Burglary and theft were up in 2013 across France, but violent crime was mostly stable or down except for a spike in murders in rural areas, according to the annual national crime report, released on Thursday.

There was a 6.4 percent jump in burglaries in urban areas, while the countryside saw a 4.7 percent increase from the previous year.

Holiday homes across France also appeared to be the target of choice for burglars with break-ins at second homes seeing a 10 percent rise in towns and a 17 percent hike in rural areas, according to results from the National observatory of crime and criminal liability (ONDRP).

However the rise in theft and burglary was lower than the previous year’s increase, which French authorities tied to organized criminal networks from Eastern Europe. The trend prompted France’s "top cop", Interior Minister Manuel Valls, to launch new efforts to combat the gangs.

Perhaps predictably, the head of France's far right party National Front, Marine Le Pen, was quick to jump on the crime figures to push their political agenda, with local elections less than two months away.

“With the opening of the borders…Mafia and criminal networks have set up in France,” she told BFM TV.

Despite a 4.2 percent drop in murders in French towns and cities in 2013, the gendarmerie, which mainly polices the rural areas, reported a 14.9 percent jump in killings in their zones.

The department with the highest rate of murders was the Bouches du Rhones department of France, which includes the crime-ridden city of Marseille. The city has been plagued by gang and drug violence in recent  years that has been spurred by the availability of Kalashnikov assault rifles from Eastern Europe.

Between 2008-2013 Bouches du Rhone saw an average of 50 killings per year, of which 18 were pinned on the setting of scores in the criminal underworld.

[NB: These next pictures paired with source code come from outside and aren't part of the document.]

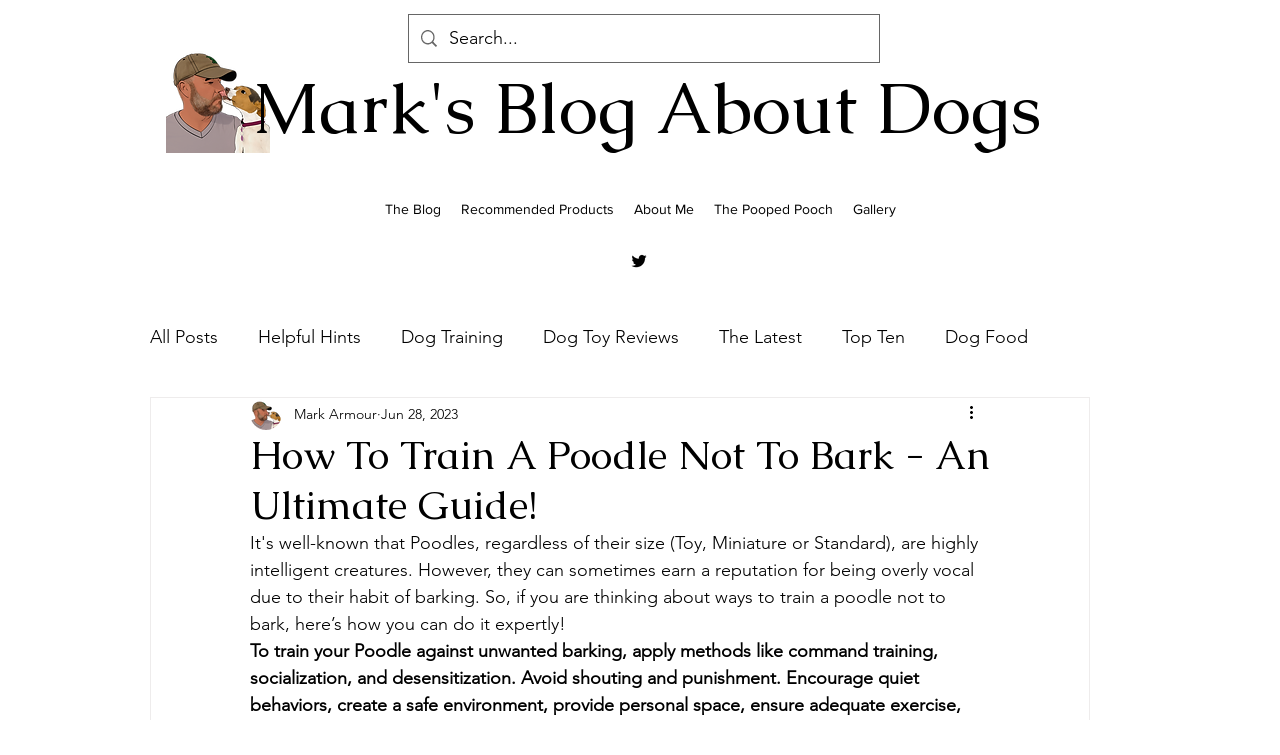

--- FILE ---
content_type: text/html; charset=utf-8
request_url: https://www.google.com/recaptcha/api2/aframe
body_size: 264
content:
<!DOCTYPE HTML><html><head><meta http-equiv="content-type" content="text/html; charset=UTF-8"></head><body><script nonce="Spore6p2dd1qEUx2VbbV7w">/** Anti-fraud and anti-abuse applications only. See google.com/recaptcha */ try{var clients={'sodar':'https://pagead2.googlesyndication.com/pagead/sodar?'};window.addEventListener("message",function(a){try{if(a.source===window.parent){var b=JSON.parse(a.data);var c=clients[b['id']];if(c){var d=document.createElement('img');d.src=c+b['params']+'&rc='+(localStorage.getItem("rc::a")?sessionStorage.getItem("rc::b"):"");window.document.body.appendChild(d);sessionStorage.setItem("rc::e",parseInt(sessionStorage.getItem("rc::e")||0)+1);localStorage.setItem("rc::h",'1769736779610');}}}catch(b){}});window.parent.postMessage("_grecaptcha_ready", "*");}catch(b){}</script></body></html>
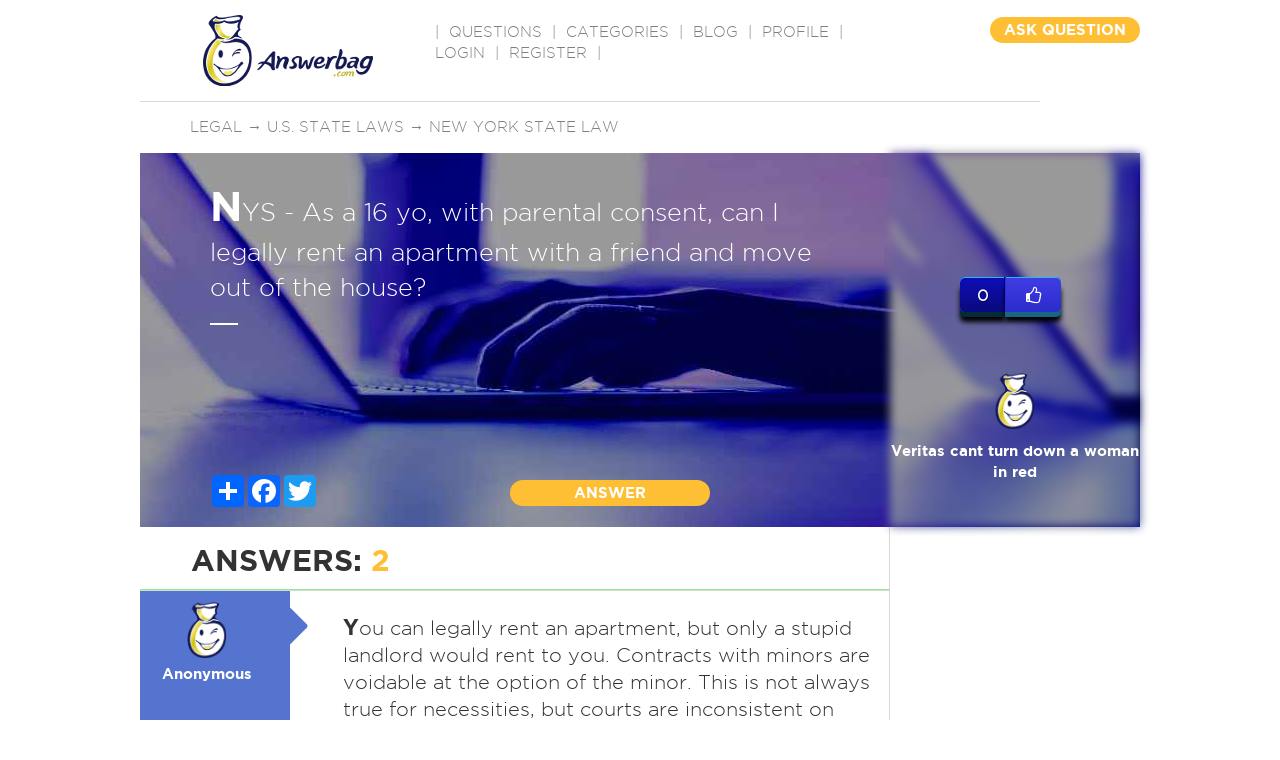

--- FILE ---
content_type: text/html; charset=utf-8
request_url: https://www.google.com/recaptcha/api2/aframe
body_size: -86
content:
<!DOCTYPE HTML><html><head><meta http-equiv="content-type" content="text/html; charset=UTF-8"></head><body><script nonce="p1uDZxcVALt_s4FhJlCDXw">/** Anti-fraud and anti-abuse applications only. See google.com/recaptcha */ try{var clients={'sodar':'https://pagead2.googlesyndication.com/pagead/sodar?'};window.addEventListener("message",function(a){try{if(a.source===window.parent){var b=JSON.parse(a.data);var c=clients[b['id']];if(c){var d=document.createElement('img');d.src=c+b['params']+'&rc='+(localStorage.getItem("rc::a")?sessionStorage.getItem("rc::b"):"");window.document.body.appendChild(d);sessionStorage.setItem("rc::e",parseInt(sessionStorage.getItem("rc::e")||0)+1);localStorage.setItem("rc::h",'1764440026253');}}}catch(b){}});window.parent.postMessage("_grecaptcha_ready", "*");}catch(b){}</script></body></html>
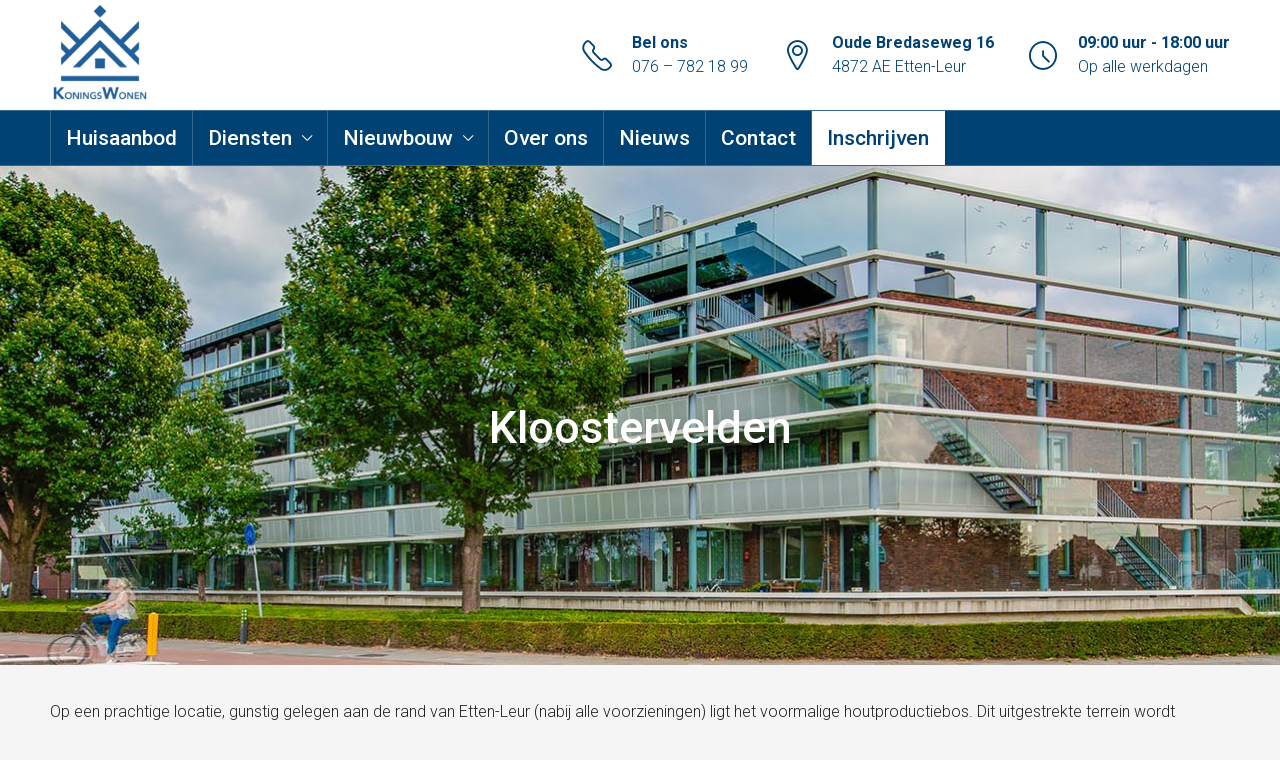

--- FILE ---
content_type: text/css
request_url: https://koningswonen.nl/wp-content/themes/houzez-child/style.css?ver=3.4.7
body_size: 510
content:
/*

Theme Name: Houzez Child

Theme URI: http://www.favethemes.com/

Author: Favethemes

Author URI: http://www.favethemes.com/

Description: Houzez is a premium WordPress theme for real estate agents where modern aesthetics are combined with tasteful simplicity, and where the ease of use is achieved without compromise in your ability to customise the design. Whether you are a real estate agent looking to build a website for your company or a web developer seeking a perfect WordPress theme for your next project, you are certain to appreciate the numerous features and benefits that our theme provides.

Version: 1.0

Tags: white, right-sidebar, left-sidebar, custom-colors, custom-menu, featured-images, post-formats, theme-options, translation-ready

License: GNU General Public License version 3.0

License URI: http://www.gnu.org/licenses/gpl-3.0.html

Text Domain: houzez

Template: houzez

*/





@import url("../houzez/style.css");



/* Your CSS code goes here

-------------------------------------- */

.btn-group-range{
display:table-cell;
width:600px;	
}
.btn-group-range .range-advanced-main{
margin:0px;
padding:10px;	
}
.btn-group-range .range-advanced-main p{
margin:0px;	
}
.btn-group-range .range-advanced-main .range-text{
display:inline-block;
width:48%;	
}
.btn-group-range .range-advanced-main .range-wrap{
display:inline-block;
width:50%;	
}

--- FILE ---
content_type: text/plain
request_url: https://www.google-analytics.com/j/collect?v=1&_v=j102&a=337571035&t=pageview&_s=1&dl=https%3A%2F%2Fkoningswonen.nl%2Fkloostervelden%2F&ul=en-us%40posix&dt=Kloostervelden%20-%20KoningsWonen&sr=1280x720&vp=1280x720&_u=YEBAAAABAAAAAC~&jid=1831908298&gjid=360945113&cid=1831960241.1770027372&tid=UA-72581814-5&_gid=346409910.1770027372&_r=1&_slc=1&gtm=45He61r1h1n815G8KKXRv79923230za200zd79923230&gcd=13l3l3l3l1l1&dma=0&tag_exp=103116026~103200004~104527906~104528501~104684208~104684211~115938466~115938469~116185181~116185182~116988316~117041587&z=1034507995
body_size: -450
content:
2,cG-8BZWEB0F9Y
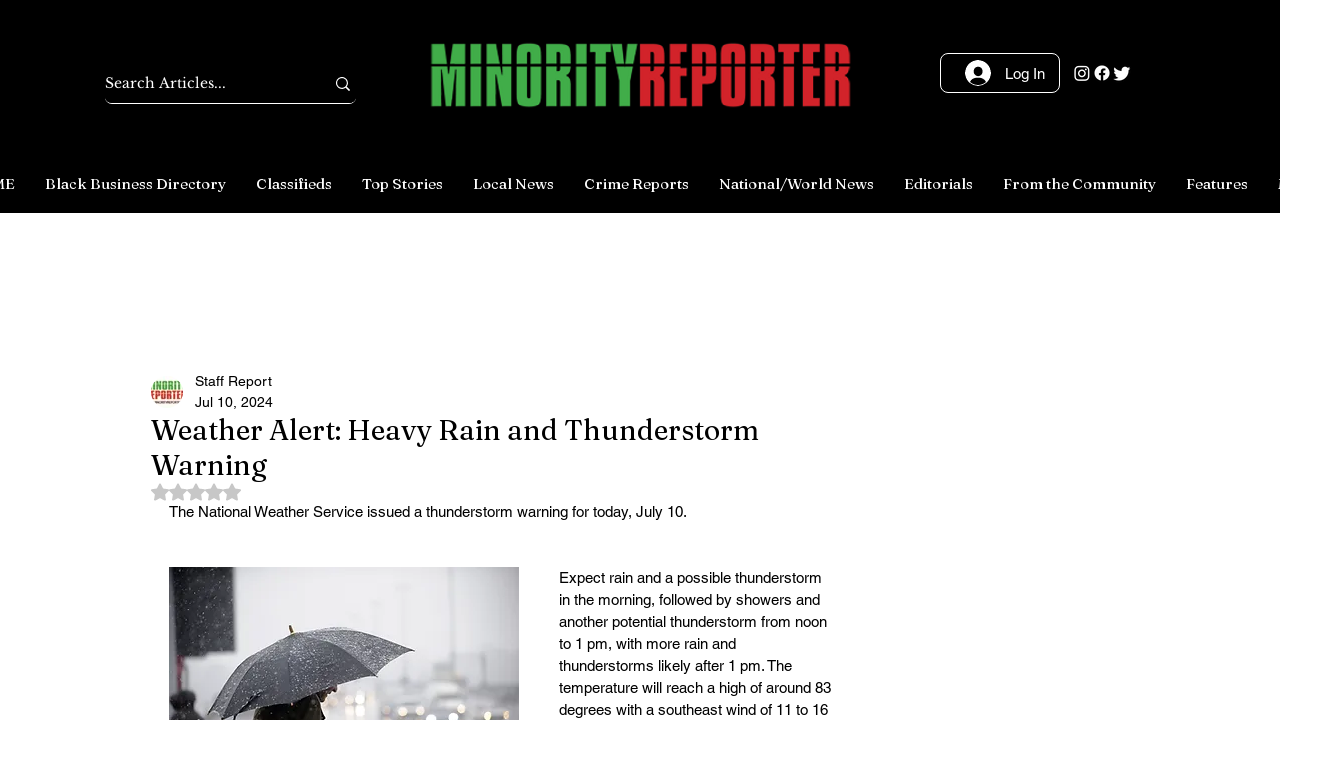

--- FILE ---
content_type: text/html; charset=utf-8
request_url: https://www.google.com/recaptcha/api2/aframe
body_size: 267
content:
<!DOCTYPE HTML><html><head><meta http-equiv="content-type" content="text/html; charset=UTF-8"></head><body><script nonce="yB8qIOFeA_mBQEfz0C4iHQ">/** Anti-fraud and anti-abuse applications only. See google.com/recaptcha */ try{var clients={'sodar':'https://pagead2.googlesyndication.com/pagead/sodar?'};window.addEventListener("message",function(a){try{if(a.source===window.parent){var b=JSON.parse(a.data);var c=clients[b['id']];if(c){var d=document.createElement('img');d.src=c+b['params']+'&rc='+(localStorage.getItem("rc::a")?sessionStorage.getItem("rc::b"):"");window.document.body.appendChild(d);sessionStorage.setItem("rc::e",parseInt(sessionStorage.getItem("rc::e")||0)+1);localStorage.setItem("rc::h",'1768840843813');}}}catch(b){}});window.parent.postMessage("_grecaptcha_ready", "*");}catch(b){}</script></body></html>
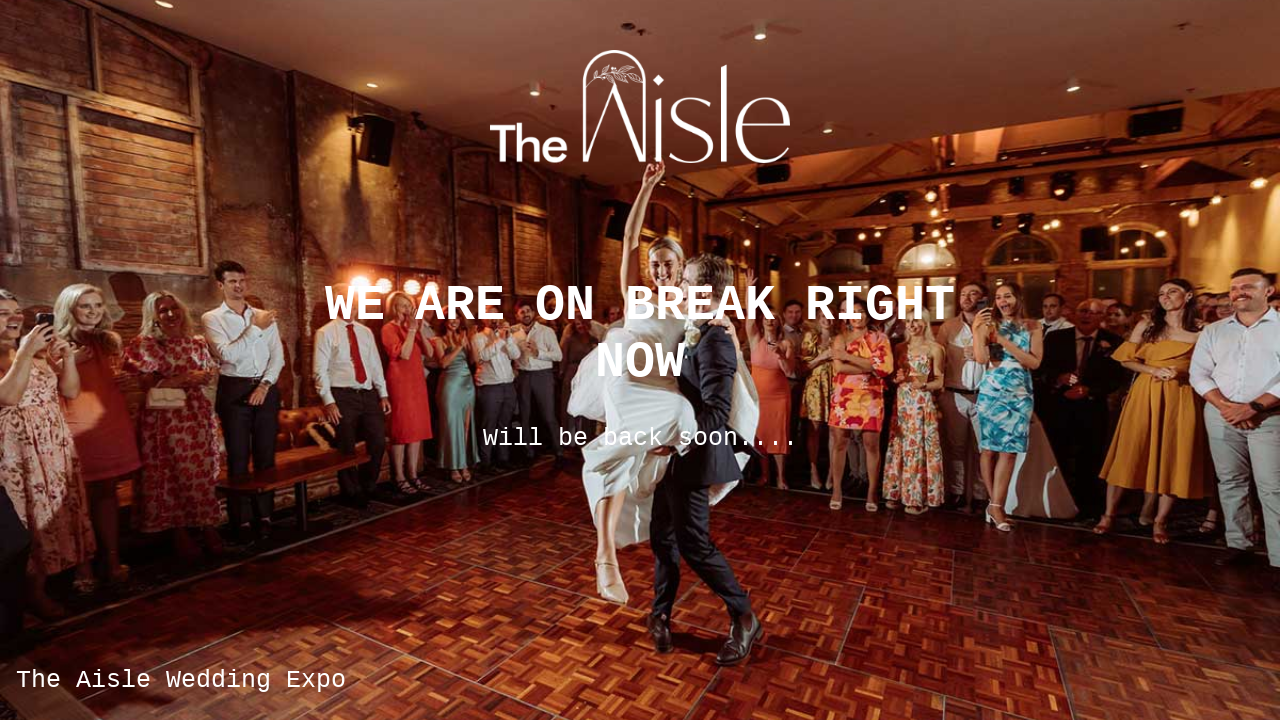

--- FILE ---
content_type: text/html
request_url: https://theaisleweddingexpo.com.au/?elementskit_template=global-header
body_size: 297
content:
<!DOCTYPE html>
<html>
     <title>The Aisle Wedding Expo</title>
<style>
body, html {
  height: 100%;
  margin: 0;
}

.bgimg {
  background-image: url('img/wedding-dance-diva-main-03.jpg');
  height: 100%;
  background-position: center;
  background-size: cover;
  position: relative;
  color: white;
  font-family: "Courier New", Courier, monospace;
  font-size: 25px;
}

.topleft {
  text-align: center;
  position: inherit;
  top: 50px;
}

.bottomleft {
  position: absolute;
  bottom: 0;
  left: 16px;
}

.middle {
  position: absolute;
  top: 50%;
  left: 50%;
  transform: translate(-50%, -50%);
  text-align: center;
}

hr {
  margin: auto;
  width: 40%;
}
</style>
<body>

<div class="bgimg">
  <div class="topleft">
    <img style="width: 300px;" src="img/the-aisle_logo_FINAL-white.png">
  </div>
  <div class="middle">
    <h1>WE ARE ON BREAK RIGHT NOW</h1>
    <p>Will be back soon....</p>
  </div>
  <div class="bottomleft">
    <p>The Aisle Wedding Expo</p>
  </div>
</div>

</body>
</html>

Across the country these sort of crime-connected slayings dropped slightly to 51 in 2013, over 63 in the previous year.

Increases in violent crime were minor compared to prior years, when the rates were a black mark against law enforcement efforts. Urban areas marked less than a one percent increase, while rural jurisdictions saw a 5.7 percent hike.    

The fact that theft and burglaries are up in France, will not likely surprise the mayor of a tiny French village who has proposed arming his residents with tear gas after a town councillor was shot in his own home by thieves.

The village's mayor Didier Jobit and the town council were hoping to turn residents away from more violent means of self-defense.

“The residents’ first reaction was to load their guns and leave them by the door. That’s a real problem for me,” Jobit told The Local. “I told them to put their guns back in the attic. It’s better, with some training, to use the tear gas, which will send the attacker running. Then they should lock themselves in a room and call the police.”